Et leurs textes dans tout ça, que racontent-ils ?

« Nous chantons la nature, la vie... nous avons une situation particulière au Golan. Nous avons le sentiment d'être déconnectés de la Syrie et d’Israël. Cela se ressent dans nos chansons. Nous en parlons aussi. Être sans État, cela nous a amené à appeler ce second album Laissez passer. »

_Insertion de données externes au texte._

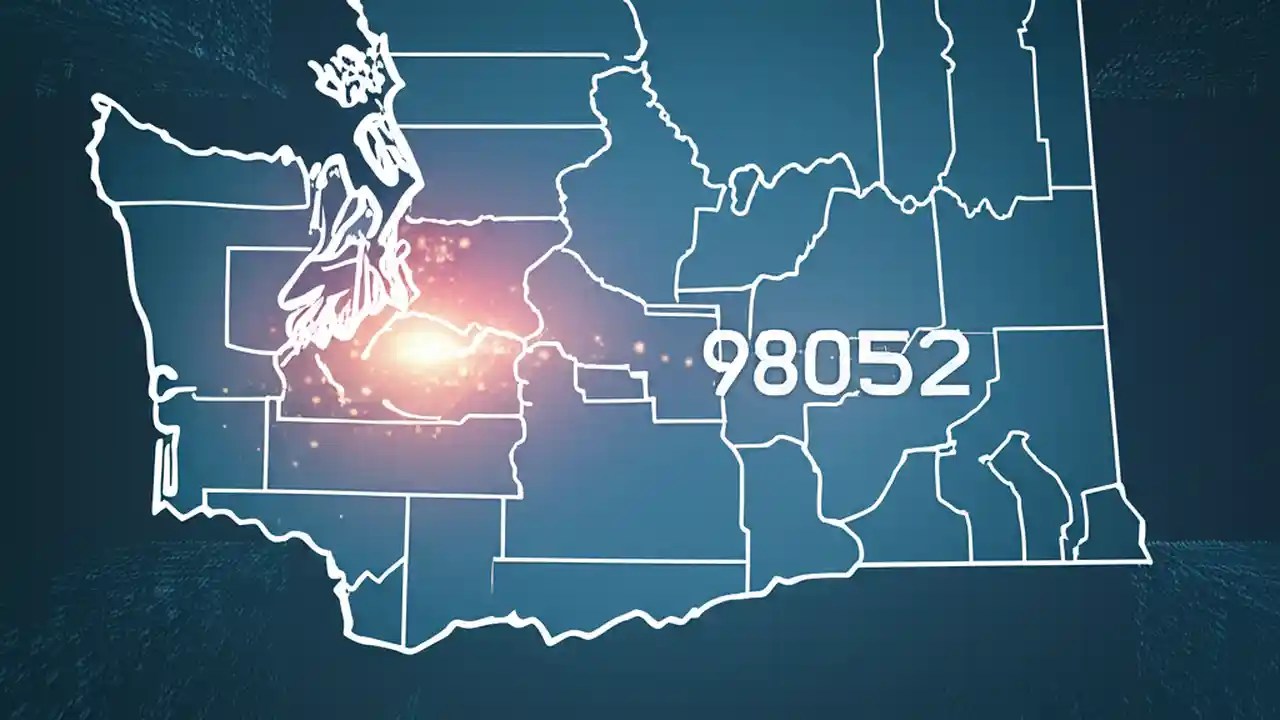 98052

En racontant leur histoire, ils sont parvenus à changer le cours de leur destin. Peut-être changeront-ils également le regard que l'on porte sur leur terre natale, le Golan. C'est tout le mal que nous leur souhaitons.

ZOOM

Hasan Nakhleh, un des quatre jeunes membres du groupe TootArd

Quels sont les ingrédients indispensables pour concocter un bel album, selon vous ?

Hasan Nakhleh : Il faut avoir avec soi quelqu'un qui joue très bien. Également, être à deux pour pouvoir créer ensemble et échanger. Cette manière de créer me plaît beaucoup. Je la trouve très inspirante.

Quelle est, pour vous, la journée parfaite ?

Hasan Nakhleh : Au Golan, je dirais lorsque j'ai le temps de prendre le temps et de composer. En Suisse, là où je vis actuellement, la vie est calme et propice à cela.

Quels sont vos héros préférés dans la vie réelle ?

Hasan Nakhleh : Je dirais au hasard, Wim Wenders. J'ai vu certains de ses films et je les ai beaucoup aimés. Il se trouve que j'en ai vu beaucoup de lui récemment, cela m'a influencé.

Avez-vous une devise ?

Hassan : Être amoureux, c'est la plus belle expérience que l'on puisse vivre.

Qu’avez-vous prévu de faire demain (le jour suivant l’interview) ?

Hasan Nakhleh : Nous allons visiter de la famille en Suisse. C'est l'anniversaire de la grand-mère de mon amie.